**Written exercise 1**
Answer these from the procrastination post:
(a) Which three dye plants does the writer want to deal with before they get too cold?
(b) How many hours a day does the writer imagine creating masterpieces on a deserted island?
(c) Which creative activity is the writer leaning towards?
**Written exercise 2**
Collect every line of the rows that contains the word "perspective". Matching is case-sensitive.

+++ Source text +++

Of course I’ve been plant dyeing all summer, but I see that as a different kind of creative, more like a science project. While I think I would have done quite well in research of some other type (except it didn’t occur to me* until recently, so that’s another botched career 😉 ), I do get fed up with the chemistry bit. I still have stuff I want to do, some is urgent before my woad, weld and indigo get too cold, but it’s not my main focus anymore. No, I am of course talking about all the artsy fartsy craft stuff.

The problem for me is always getting back after a break. I get all restless and frustrated, so angry I could spit, even, that I don’t have time and people are bothering me and if only I lived on a deserted island I could finally get down to creating masterpieces 12 hours a day. What happens if I do get a week on my own? I get headaches or cramps. I zone out and click the interwebs. I get really tired and take naps. I daydream, I read books. Go pull a few thistles. Have coffee to wake up and start up Photoshop and Writer and pull out my inspiration folder and then go click blogs and Ravelry until I’m ready for another nap. I’ve been talking about procrastination several times and after a break it always hits me bad.

It’s not that I haven’t got any ideas I could work on, I just seem to think that – I don’t know what I’m thinking actually, everything just feels sluggish and outside of my grasp somehow. I mentioned 2 months ago about doing chores first and then being too tired for the fun bits, well, that still applies. Except now I seem to be slowing down on both counts. I must be needing a break and I suppose I ought to listen….

So, during the meanwhile, I’d like to figure out what to do to get on another roll. I don’t care if it happens to be spinning, weaving, painting (which I’m leaning towards) or writing, I just want to get cracking. I’ve done all the things I’ve previously suggested, so I need a new trick.

Some people say you should simply pretend to be making art until you are. Or pretend to be some person you admire and then go do what you imagine that person would do. I’m not much of an actress, I can’t even lie properly, but I suppose as long as I’m only imposting in my own head it’ll be alright. Right? (I can’t stand fake happy and chirpy; I’m not grumpy, just not very exalted most of the time) But you know, whenever I do get out my paints and just do something without being “there”, nothing interesting ever happens. I don’t suddenly fall into the flow, from pretending to create to actually doing it, I really do feel like I’m just faking, doing uninspired and completely useless exercises, and by the way the laundry needs to be put out to dry.

Apparently I can’t even fake something properly! And then we all know the next step, don’t we. “It’s no use, it’s not like I’ll ever develop any talent in my lifetime anyway”. “Needing space and quiet before I can create is just an excuse to hide that I can’t do it at all”. “It probably isn’t what I’m meant to be doing”. “Wasting my time, wasting my life”. – “Hey, wait a minute, that’s not the story I wanted to fake!”

Does faking really work for the larger multitude, ie do I just suck at it, or is it simply that pep-talks don’t work for more than 5 minutes on average? Faking is supposed to work without believing I think, which is good, because I suck at faith too. Otoh I have no trouble believing all the dark secrets about myself, the uselessness, unworthiness, ugliness etc. I know I’m not the only one, I just think it’s amazingly impractical that we should be hardwired to support all the negative stuff like that.

+++ Given data +++

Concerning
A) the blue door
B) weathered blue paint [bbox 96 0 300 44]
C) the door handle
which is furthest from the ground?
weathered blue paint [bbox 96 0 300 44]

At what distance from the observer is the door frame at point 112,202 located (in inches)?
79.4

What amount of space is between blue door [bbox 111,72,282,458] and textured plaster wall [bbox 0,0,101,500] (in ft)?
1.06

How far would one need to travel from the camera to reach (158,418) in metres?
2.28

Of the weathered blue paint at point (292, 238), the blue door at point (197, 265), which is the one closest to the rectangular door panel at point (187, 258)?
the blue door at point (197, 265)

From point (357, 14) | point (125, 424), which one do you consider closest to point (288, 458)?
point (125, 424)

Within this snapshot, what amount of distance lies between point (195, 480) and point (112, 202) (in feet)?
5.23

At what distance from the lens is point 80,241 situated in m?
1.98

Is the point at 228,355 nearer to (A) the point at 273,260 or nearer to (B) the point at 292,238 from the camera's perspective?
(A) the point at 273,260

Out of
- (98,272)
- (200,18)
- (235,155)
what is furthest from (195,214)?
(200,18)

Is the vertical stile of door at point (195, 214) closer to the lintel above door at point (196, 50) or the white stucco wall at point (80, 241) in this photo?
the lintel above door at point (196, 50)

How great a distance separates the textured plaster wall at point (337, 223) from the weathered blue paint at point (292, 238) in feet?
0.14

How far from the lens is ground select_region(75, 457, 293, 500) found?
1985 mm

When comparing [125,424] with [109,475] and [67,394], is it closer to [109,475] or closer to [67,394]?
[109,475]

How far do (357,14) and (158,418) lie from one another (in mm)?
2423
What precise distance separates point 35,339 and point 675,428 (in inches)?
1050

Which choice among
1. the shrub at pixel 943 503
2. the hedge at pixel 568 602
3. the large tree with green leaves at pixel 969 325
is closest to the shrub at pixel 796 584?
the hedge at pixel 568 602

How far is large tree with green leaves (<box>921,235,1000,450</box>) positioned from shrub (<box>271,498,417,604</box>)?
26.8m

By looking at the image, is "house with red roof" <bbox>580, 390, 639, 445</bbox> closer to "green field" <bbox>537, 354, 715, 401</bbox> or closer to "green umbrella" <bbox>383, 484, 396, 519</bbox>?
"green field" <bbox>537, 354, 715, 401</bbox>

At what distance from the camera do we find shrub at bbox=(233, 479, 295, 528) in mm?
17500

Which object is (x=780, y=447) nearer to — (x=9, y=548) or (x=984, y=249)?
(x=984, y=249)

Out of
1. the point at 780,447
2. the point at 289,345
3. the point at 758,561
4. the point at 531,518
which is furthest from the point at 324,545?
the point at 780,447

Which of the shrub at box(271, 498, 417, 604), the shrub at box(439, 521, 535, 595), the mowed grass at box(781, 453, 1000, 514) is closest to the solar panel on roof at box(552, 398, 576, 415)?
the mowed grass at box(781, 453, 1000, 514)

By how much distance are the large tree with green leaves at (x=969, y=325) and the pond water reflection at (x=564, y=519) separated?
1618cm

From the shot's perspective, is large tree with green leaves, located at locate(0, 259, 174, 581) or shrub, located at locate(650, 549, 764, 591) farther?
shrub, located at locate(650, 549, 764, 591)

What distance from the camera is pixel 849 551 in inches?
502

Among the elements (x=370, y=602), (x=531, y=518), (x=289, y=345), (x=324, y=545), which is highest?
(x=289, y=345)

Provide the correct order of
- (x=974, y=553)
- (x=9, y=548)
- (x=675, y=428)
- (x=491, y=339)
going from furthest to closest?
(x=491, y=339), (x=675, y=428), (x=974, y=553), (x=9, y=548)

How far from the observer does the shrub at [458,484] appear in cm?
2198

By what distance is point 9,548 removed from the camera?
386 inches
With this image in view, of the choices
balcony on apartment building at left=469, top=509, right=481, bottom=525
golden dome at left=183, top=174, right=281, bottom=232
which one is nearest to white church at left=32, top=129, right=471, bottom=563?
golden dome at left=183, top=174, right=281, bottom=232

+++
+++ Given data +++

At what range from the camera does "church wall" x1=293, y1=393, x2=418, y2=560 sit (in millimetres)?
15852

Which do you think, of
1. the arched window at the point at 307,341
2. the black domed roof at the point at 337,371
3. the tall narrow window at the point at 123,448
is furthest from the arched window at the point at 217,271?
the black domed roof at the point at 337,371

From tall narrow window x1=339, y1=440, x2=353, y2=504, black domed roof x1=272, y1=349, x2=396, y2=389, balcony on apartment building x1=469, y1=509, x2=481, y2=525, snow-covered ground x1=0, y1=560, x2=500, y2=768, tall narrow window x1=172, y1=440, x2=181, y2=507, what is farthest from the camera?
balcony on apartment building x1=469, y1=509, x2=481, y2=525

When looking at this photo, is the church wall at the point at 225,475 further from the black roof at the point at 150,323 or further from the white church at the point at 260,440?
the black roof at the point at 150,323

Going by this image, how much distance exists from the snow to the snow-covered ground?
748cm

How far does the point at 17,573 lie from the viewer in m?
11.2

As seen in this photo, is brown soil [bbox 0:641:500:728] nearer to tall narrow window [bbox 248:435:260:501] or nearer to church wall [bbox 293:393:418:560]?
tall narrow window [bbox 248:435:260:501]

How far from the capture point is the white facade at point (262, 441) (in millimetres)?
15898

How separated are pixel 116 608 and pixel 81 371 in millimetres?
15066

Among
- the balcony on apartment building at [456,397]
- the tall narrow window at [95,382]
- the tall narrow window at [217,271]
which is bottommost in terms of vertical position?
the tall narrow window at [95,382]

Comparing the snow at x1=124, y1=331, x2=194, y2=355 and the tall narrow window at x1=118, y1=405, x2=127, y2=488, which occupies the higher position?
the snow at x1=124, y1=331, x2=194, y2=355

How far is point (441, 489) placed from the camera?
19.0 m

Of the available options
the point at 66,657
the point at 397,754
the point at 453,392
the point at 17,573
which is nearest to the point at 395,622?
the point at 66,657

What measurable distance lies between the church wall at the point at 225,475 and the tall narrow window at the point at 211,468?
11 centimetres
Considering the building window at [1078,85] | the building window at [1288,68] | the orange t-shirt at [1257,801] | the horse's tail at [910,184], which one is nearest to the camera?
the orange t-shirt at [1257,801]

+++

**Right answer 1**
(a) Woad, weld and indigo
(b) 12
(c) Painting

**Right answer 2**
Is the point at 228,355 nearer to (A) the point at 273,260 or nearer to (B) the point at 292,238 from the camera's perspective?
From the shot's perspective, is large tree with green leaves, located at locate(0, 259, 174, 581) or shrub, located at locate(650, 549, 764, 591) farther?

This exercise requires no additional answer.